Hepatit B taşıyan bireylerin ömür boyu düzenli takiplerle izlenmesi gerektiğini ve kişinin karaciğerinde hasar meydana geldiği tespit edilirse tedaviye geçildiğini kaydeden Prof. Dr. Kaymakoğlu, tedaviler aksatıldığında bu hasta grubunda geri dönülmez hasarlar meydana geldiğini söyledi ve sözlerini şöyle noktaladı: "Her Hepatit B taşıyıcısını tedavi etmiyoruz. Karaciğer hastalığı var ise onun tedavisinde ağızdan hap biçiminde kullandığımız ilaçlar var. Virüsün üremesini durdurarak onu vücut için zararsız hale getirebiliyor bu ilaçlar. Kişi her gün, düzenli kullanmak mecburiyetinde. O nedenle Hepatit B tanısı alanların 3 ila 6 aylık düzenli kontrollerini mutlaka yaptırması gerekiyor. Bugün ülkemizdeki Hepatit B taşıyıcılarının ortalama yüzde 25-30'unun düzenli tedavi alması gerekiyor. 2 milyon kişi olduğunu düşünürsek 600-700 bin hastanın tedavi altında olması lazım. Ama 2019 yılında tedavi alan hasta sayısı 122 bin, pandemi sonrası bu sayı 2021'de 115 bine düştü. Lütfen her erişkin hayatında en az bir kez Hepatit B ve C ile ilgili tarama testi yaptırsın. Halen aramızda yaşayan tanı almamış kabaca 200 bin kişi var. Yani kanında virüsün ürediği Hepatit C'li hasta var ve biz onları bilmiyoruz. Oysa tanı ve tedavi alındığı taktirde yeni bulaşların da önüne geçiliyor"

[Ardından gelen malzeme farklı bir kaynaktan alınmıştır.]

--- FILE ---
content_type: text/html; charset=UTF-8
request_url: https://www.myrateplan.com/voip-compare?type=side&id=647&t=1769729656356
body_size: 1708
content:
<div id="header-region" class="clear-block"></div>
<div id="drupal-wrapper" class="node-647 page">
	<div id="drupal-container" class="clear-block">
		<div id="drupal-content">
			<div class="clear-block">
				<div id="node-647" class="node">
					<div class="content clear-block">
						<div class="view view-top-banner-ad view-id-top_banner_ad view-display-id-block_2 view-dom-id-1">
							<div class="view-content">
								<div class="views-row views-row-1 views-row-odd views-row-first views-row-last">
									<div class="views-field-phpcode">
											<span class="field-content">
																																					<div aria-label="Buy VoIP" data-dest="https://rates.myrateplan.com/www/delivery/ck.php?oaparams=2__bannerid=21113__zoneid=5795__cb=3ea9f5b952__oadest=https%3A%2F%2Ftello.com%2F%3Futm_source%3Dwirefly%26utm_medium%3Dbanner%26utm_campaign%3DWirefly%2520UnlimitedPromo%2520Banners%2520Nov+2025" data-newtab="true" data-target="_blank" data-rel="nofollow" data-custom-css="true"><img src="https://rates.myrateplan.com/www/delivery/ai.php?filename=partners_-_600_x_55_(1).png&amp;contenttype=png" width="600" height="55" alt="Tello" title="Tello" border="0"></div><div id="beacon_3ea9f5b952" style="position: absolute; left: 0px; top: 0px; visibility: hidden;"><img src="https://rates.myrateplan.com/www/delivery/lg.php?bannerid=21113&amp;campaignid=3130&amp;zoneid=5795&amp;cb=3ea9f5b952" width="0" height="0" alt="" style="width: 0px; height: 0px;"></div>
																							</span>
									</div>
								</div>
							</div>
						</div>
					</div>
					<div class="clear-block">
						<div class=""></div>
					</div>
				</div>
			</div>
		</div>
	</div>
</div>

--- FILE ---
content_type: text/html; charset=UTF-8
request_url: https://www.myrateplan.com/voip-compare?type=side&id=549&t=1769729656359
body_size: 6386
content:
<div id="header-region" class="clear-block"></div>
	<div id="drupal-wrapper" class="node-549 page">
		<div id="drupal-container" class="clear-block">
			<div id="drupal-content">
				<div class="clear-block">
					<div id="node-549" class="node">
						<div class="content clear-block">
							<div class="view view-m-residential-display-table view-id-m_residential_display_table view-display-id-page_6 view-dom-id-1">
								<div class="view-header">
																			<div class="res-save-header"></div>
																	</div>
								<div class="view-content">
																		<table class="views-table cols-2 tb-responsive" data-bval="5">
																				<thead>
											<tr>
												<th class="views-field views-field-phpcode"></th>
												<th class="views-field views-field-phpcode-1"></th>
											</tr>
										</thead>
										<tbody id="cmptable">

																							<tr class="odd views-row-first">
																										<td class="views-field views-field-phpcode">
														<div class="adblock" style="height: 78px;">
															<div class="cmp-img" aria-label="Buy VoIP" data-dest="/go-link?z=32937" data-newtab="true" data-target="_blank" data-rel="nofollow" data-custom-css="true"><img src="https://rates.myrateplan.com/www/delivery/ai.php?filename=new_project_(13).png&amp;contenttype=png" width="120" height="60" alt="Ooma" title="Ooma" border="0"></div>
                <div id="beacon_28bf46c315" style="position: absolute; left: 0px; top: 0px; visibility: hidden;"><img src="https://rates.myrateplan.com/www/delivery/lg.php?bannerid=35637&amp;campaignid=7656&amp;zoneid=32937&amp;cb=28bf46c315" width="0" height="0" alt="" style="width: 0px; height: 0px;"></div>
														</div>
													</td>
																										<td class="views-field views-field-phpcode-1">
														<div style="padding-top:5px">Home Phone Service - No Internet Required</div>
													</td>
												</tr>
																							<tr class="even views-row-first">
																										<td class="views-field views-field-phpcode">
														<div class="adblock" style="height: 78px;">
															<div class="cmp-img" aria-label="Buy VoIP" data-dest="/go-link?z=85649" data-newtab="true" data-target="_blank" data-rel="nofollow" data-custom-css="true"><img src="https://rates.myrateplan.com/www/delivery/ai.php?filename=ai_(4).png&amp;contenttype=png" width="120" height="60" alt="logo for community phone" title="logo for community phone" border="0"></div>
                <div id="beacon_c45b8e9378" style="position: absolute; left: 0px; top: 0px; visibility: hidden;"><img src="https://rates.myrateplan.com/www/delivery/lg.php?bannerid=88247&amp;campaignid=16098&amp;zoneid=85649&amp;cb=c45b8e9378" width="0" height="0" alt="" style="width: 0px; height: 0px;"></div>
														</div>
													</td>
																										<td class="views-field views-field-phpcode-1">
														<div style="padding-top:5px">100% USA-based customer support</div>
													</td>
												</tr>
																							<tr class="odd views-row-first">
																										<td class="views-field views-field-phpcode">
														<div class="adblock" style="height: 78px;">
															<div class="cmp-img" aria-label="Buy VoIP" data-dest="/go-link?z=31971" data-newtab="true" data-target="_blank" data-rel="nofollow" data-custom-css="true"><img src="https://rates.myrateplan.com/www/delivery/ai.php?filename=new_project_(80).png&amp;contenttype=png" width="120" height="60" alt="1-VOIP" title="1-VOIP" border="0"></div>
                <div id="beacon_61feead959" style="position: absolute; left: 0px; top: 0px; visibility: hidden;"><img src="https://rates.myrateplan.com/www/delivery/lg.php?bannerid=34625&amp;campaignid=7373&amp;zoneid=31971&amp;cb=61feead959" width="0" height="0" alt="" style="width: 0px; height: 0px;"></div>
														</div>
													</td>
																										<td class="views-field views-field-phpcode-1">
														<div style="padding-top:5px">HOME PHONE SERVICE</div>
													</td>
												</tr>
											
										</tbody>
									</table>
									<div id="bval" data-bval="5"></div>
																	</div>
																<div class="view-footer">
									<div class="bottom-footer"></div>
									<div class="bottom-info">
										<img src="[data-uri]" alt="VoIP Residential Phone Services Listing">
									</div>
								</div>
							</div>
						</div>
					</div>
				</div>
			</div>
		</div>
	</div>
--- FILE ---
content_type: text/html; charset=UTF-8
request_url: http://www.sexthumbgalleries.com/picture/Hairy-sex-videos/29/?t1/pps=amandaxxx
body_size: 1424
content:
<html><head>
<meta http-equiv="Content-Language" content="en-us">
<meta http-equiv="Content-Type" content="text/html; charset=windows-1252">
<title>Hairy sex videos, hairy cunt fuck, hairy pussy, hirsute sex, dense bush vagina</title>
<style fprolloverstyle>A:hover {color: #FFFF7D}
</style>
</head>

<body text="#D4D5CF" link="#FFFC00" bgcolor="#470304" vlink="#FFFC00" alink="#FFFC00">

"KOVİD DÖNEMİ, TEDAVİLERİ KONTROLDEN ÇIKARDI"

TKAD Yönetim Kurulu'ndan Prof. Dr. Murat Akyıldız da Kovid-19 pandemisinin takipli hepatit hastalarında takip ve tedavilerin aksamasına neden olduğunu anlatarak bu durumun tehlikelerine dikkat çekti ve şunları söyledi: "Biz dernekler olarak da hastane politikaları olarak da bu hastaların telefonla ve tele-tıp yöntemiyle takip ve tedavilerinin devam etmesini önerdik ve bir kısım hastaya da özellikle tekrar kontrollere gelmesi konusunda çağrılarda bulunduk. Sağlık Bakanlığı da rapor uzatma konusunda duyarlı davrandı bu dönemde. Ancak bazı hastalar bu süreçte maalesef ilaçlarını kendileri kesti. Kovid-19 hastalığı seyrinde aldıkları ilaçların yanlış bilgilendirme nedeniyle zararlı olabileceği ya da hastaneye ulaşma ya da eczaneye ulaşma konularındaki problemler nedeniyle tedavisiz kaldılar. Peki bu tedavisiz kalmanın sonuçları ne oldu? Maalesef günde tek tabletle her şey kontrol altındayken, birden gelişen ani karaciğer yetmezlikleri ya da tüm tedavi aşamalarını geçmiş, nakil ya da diğer cerrahi tedavilere de uygun olmayan karaciğer kanserleri ile karşımıza gelmeye başladı bu hastalar”.